(Stored data)
= Beginning of Section =
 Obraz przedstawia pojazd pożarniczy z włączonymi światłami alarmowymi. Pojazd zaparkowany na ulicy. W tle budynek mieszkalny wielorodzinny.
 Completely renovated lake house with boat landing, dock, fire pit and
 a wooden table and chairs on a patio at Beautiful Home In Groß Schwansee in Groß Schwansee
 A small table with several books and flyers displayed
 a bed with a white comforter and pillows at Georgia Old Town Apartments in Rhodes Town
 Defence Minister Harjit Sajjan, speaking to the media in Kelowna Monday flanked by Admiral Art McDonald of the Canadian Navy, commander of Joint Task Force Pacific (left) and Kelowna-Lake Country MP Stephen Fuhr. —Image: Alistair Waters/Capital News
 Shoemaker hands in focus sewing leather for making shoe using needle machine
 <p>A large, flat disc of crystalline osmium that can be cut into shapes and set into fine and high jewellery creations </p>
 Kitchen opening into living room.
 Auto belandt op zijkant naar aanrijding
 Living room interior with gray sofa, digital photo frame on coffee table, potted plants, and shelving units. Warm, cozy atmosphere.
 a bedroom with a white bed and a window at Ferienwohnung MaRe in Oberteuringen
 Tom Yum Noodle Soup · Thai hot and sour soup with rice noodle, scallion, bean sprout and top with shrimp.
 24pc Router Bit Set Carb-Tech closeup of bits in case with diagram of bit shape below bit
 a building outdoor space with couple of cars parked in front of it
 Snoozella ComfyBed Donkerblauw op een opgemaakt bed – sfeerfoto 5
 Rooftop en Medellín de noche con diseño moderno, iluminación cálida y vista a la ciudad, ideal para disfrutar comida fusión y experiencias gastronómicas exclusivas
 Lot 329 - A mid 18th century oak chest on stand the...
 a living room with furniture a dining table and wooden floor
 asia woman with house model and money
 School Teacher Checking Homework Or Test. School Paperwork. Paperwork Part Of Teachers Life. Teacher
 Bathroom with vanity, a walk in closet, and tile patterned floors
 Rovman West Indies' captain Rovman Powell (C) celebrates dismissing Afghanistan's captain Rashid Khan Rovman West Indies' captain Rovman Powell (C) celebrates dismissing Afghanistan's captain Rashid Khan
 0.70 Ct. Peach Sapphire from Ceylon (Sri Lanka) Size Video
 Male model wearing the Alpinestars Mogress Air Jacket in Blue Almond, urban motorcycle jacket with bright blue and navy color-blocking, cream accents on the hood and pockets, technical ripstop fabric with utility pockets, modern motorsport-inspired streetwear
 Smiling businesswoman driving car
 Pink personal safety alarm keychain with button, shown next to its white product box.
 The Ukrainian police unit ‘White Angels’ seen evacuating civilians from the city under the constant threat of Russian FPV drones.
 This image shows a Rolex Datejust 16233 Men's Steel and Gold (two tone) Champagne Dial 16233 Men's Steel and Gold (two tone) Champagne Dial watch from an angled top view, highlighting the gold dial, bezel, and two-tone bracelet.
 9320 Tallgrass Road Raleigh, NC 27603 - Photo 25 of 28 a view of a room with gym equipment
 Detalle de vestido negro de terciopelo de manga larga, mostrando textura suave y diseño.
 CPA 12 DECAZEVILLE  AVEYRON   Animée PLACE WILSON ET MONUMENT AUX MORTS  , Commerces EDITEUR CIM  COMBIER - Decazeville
= End of Section =
Starting from the first line of the records above, retype each line exactly up to and including the one that contains "Lot 329 - A", and nothing more.

 Obraz przedstawia pojazd pożarniczy z włączonymi światłami alarmowymi. Pojazd zaparkowany na ulicy. W tle budynek mieszkalny wielorodzinny.
 Completely renovated lake house with boat landing, dock, fire pit and
 a wooden table and chairs on a patio at Beautiful Home In Groß Schwansee in Groß Schwansee
 A small table with several books and flyers displayed
 a bed with a white comforter and pillows at Georgia Old Town Apartments in Rhodes Town
 Defence Minister Harjit Sajjan, speaking to the media in Kelowna Monday flanked by Admiral Art McDonald of the Canadian Navy, commander of Joint Task Force Pacific (left) and Kelowna-Lake Country MP Stephen Fuhr. —Image: Alistair Waters/Capital News
 Shoemaker hands in focus sewing leather for making shoe using needle machine
 <p>A large, flat disc of crystalline osmium that can be cut into shapes and set into fine and high jewellery creations </p>
 Kitchen opening into living room.
 Auto belandt op zijkant naar aanrijding
 Living room interior with gray sofa, digital photo frame on coffee table, potted plants, and shelving units. Warm, cozy atmosphere.
 a bedroom with a white bed and a window at Ferienwohnung MaRe in Oberteuringen
 Tom Yum Noodle Soup · Thai hot and sour soup with rice noodle, scallion, bean sprout and top with shrimp.
 24pc Router Bit Set Carb-Tech closeup of bits in case with diagram of bit shape below bit
 a building outdoor space with couple of cars parked in front of it
 Snoozella ComfyBed Donkerblauw op een opgemaakt bed – sfeerfoto 5
 Rooftop en Medellín de noche con diseño moderno, iluminación cálida y vista a la ciudad, ideal para disfrutar comida fusión y experiencias gastronómicas exclusivas
 Lot 329 - A mid 18th century oak chest on stand the...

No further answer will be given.